The number of features which **coefficient was shrank to zero:**

In [23]:
np.sum(sel_.estimator_.coef_ == 0)

15

**Identify the removed features like this:**

In [24]:
removed_feats = X_train.columns[(sel_.estimator_.coef_ == 0).ravel().tolist()]
removed_feats

Index(['var_8', 'var_19', 'var_42', 'var_47', 'var_53', 'var_59', 'var_62',
       'var_64', 'var_73', 'var_75', 'var_85', 'var_87', 'var_91', 'var_105',
       'var_109'],
      dtype='object')

**Remove the features from the training and testing set like this:**

In [25]:
X_train_selected = sel_.transform(X_train)
X_test_selected = sel_.transform(X_test)
X_train_selected.shape, X_test_selected.shape

((35000, 93), (15000, 93))

Remember that sklearn **SelectFromModel** returns a **NumPy array**, so if you need a dataframe, you need to capture the feature names first and then **convert the array to a dataframe**.

### Ridge regularisation does not shrink coefficients to zero

Inspect if the **Ridge Regularization or L2 shrinks coefficients to zero.**

For comparison, fit a **logistic regression with a Ridge regularisation**, and **evaluate the coefficients**! Count the number of coefficients with zero values! 

In [26]:
l1_logit = LogisticRegression(C=0.5, penalty='l2', max_iter=300, random_state=10)
l1_logit.fit(scaler.transform(X_train), y_train)
np.sum(l1_logit.coef_ == 0)  # Zero, as expected

0

Go ahead and play around with the penalty (C) to see if the result changes.

## Regression

In [27]:
data = pd.read_csv('HousingPrices_train.csv')
data.shape

(1460, 81)

In practice, feature selection should be done **after data pre-processing**, so ideally, all the **categorical variables are encoded into numbers**, and then you can assess how deterministic they are of the target! For simplicity we use **only numerical variables**! Select numerical columns:**

In [28]:
numerics = ['int16', 'int32', 'int64', 'float16', 'float32', 'float64']
numerical_vars = list(data.select_dtypes(include=numerics).columns)
data = data[numerical_vars]
data.shape

(1460, 38)

In [29]:
X_train, X_test, y_train, y_test = train_test_split(
    data.drop(labels=['SalePrice'], axis=1),
    data['SalePrice'],
    test_size=0.3,
    random_state=0)
X_train.shape, X_test.shape

((1022, 37), (438, 37))

In [30]:
X_train.fillna(0, inplace=True)
X_test.fillna(0, inplace=True)

**The features in the house dataset are in very different scales, so it helps the regression to scale them!**

In [31]:
scaler = StandardScaler()
scaler.fit(X_train)

StandardScaler()

### Select Coefficients with Lasso

Train a **Lasso Linear regression** and select the **non zero features in one line**!. **Linear regression object from sklearn does not allow for regularisation**. So **import specifically "Lasso"!** **Alpha is the penalisation**, so **set it high** to force the algorithm to **shrink some coefficients!**

In [32]:
sel_ = SelectFromModel(Lasso(alpha=100, random_state=10))
sel_.fit(scaler.transform(X_train), y_train)

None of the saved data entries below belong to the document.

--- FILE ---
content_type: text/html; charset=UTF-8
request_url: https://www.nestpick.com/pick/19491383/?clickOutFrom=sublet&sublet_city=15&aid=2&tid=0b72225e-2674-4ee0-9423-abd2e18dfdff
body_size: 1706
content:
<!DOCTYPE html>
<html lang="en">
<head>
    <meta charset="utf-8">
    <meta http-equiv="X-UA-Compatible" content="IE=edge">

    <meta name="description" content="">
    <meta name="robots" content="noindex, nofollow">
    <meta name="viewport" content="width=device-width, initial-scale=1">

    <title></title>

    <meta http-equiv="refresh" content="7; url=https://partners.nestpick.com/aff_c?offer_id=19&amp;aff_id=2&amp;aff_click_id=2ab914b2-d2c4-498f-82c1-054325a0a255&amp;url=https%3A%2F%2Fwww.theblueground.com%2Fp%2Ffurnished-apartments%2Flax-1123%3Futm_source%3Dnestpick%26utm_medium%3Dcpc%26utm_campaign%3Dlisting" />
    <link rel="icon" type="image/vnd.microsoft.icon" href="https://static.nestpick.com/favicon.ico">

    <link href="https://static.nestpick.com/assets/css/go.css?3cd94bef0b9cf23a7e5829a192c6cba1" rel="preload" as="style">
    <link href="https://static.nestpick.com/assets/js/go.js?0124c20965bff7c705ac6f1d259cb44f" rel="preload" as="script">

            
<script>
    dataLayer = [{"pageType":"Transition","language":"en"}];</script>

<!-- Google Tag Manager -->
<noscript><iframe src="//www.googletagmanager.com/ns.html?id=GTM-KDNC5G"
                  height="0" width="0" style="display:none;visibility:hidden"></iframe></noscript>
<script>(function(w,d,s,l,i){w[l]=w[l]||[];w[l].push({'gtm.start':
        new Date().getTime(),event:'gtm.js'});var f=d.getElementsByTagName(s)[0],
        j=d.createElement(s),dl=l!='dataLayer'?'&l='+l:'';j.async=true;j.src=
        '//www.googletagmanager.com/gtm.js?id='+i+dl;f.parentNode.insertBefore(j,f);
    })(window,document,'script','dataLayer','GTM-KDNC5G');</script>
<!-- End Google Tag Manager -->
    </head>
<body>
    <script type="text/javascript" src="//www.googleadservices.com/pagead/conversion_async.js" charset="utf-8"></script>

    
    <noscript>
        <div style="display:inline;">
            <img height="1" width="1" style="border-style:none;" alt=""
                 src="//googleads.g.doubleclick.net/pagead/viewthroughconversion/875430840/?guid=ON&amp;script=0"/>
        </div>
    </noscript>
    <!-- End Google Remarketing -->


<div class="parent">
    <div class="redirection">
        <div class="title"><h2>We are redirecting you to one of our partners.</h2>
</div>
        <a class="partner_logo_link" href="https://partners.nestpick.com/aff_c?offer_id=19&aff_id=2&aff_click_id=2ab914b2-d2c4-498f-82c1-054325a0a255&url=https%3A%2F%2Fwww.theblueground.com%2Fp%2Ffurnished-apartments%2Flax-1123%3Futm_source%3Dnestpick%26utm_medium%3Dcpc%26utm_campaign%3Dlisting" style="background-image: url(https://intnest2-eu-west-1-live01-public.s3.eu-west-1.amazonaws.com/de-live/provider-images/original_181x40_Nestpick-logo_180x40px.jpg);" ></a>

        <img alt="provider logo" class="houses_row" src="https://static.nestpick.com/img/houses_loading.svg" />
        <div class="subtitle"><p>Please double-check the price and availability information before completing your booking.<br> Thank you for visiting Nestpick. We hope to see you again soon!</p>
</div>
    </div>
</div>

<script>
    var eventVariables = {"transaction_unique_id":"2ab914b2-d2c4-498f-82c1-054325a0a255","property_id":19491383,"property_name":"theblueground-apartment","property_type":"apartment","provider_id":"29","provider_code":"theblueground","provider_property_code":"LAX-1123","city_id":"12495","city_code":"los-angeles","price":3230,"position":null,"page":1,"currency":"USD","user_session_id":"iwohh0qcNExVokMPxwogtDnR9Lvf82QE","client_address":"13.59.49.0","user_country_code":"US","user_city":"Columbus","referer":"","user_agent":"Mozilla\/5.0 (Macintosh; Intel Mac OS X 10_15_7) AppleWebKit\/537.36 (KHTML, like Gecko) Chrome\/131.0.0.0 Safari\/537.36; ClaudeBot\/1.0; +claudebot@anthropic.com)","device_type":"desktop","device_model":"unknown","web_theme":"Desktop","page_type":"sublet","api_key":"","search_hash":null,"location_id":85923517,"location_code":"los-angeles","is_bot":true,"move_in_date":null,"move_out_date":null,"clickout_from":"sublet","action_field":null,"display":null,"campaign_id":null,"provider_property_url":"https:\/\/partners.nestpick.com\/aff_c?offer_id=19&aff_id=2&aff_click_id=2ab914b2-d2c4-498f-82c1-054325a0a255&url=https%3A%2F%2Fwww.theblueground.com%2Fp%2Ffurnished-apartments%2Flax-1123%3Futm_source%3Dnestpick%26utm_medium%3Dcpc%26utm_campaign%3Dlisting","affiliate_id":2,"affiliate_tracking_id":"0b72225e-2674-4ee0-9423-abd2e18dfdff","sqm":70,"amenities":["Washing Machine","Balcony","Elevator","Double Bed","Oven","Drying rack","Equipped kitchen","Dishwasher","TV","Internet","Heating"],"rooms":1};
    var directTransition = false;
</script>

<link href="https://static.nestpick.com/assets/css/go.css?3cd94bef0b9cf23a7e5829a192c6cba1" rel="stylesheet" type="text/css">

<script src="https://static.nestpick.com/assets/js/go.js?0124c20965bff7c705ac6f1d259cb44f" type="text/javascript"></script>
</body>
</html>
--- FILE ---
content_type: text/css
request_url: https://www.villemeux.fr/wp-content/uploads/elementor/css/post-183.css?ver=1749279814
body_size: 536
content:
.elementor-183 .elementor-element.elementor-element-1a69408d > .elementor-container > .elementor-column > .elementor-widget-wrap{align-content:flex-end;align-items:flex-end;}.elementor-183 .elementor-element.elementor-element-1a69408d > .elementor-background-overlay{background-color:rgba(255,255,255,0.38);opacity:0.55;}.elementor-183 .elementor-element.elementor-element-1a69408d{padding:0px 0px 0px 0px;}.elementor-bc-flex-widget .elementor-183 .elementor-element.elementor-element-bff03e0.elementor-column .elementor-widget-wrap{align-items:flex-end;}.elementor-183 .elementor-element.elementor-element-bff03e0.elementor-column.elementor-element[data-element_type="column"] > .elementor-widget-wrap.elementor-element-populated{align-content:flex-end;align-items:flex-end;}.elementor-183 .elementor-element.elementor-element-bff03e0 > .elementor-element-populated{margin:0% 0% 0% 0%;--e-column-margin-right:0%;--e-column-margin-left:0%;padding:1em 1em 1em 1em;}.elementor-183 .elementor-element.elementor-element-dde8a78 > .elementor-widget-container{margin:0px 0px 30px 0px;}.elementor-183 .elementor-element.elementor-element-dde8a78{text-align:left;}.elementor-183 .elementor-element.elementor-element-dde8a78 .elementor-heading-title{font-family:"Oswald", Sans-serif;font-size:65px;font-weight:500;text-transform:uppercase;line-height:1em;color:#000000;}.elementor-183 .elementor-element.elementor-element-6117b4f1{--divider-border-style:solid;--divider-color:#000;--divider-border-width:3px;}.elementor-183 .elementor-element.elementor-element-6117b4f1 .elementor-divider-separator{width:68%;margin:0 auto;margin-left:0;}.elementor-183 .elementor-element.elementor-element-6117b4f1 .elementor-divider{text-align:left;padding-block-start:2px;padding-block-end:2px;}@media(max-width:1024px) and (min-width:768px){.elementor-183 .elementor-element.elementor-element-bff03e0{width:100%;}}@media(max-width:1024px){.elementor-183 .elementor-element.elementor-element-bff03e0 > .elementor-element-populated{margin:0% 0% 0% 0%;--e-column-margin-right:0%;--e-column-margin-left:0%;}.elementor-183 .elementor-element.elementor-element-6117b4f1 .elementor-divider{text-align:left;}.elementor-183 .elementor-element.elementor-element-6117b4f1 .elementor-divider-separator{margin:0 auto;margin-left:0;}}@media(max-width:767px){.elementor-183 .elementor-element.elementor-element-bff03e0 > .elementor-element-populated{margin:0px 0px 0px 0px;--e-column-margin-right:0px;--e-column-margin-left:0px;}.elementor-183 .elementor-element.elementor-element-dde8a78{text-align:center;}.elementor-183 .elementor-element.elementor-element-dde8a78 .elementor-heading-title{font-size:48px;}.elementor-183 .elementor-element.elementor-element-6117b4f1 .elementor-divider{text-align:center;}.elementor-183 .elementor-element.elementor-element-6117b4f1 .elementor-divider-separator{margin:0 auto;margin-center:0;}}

SelectFromModel(estimator=Lasso(alpha=100, random_state=10))

In [33]:
sel_.get_support()

array([False,  True,  True,  True,  True,  True,  True,  True,  True,
        True,  True, False,  True, False,  True,  True,  True,  True,
        True,  True,  True,  True,  True,  True,  True,  True,  True,
        True,  True,  True,  True,  True,  True,  True, False,  True,
        True])

**Make a list with the selected features and print the outputs!**

In [34]:
selected_feat = X_train.columns[(sel_.get_support())]
print('total features: {}'.format((X_train.shape[1])))
print('selected features: {}'.format(len(selected_feat)))
print('features with coefficients shrank to zero: {}'.format(
    np.sum(sel_.estimator_.coef_ == 0)))

total features: 37
selected features: 33
features with coefficients shrank to zero: 4


As we can see, **both for linear and logistic regression** we used the **Lasso regularisation** to remove non-important features from the dataset. Keep in mind that **increasing the penalisation will increase the number of features removed.** Therefore, **don't set a penalty too high** so it removes a lot of features, **or too low**, and thus useless features are retained.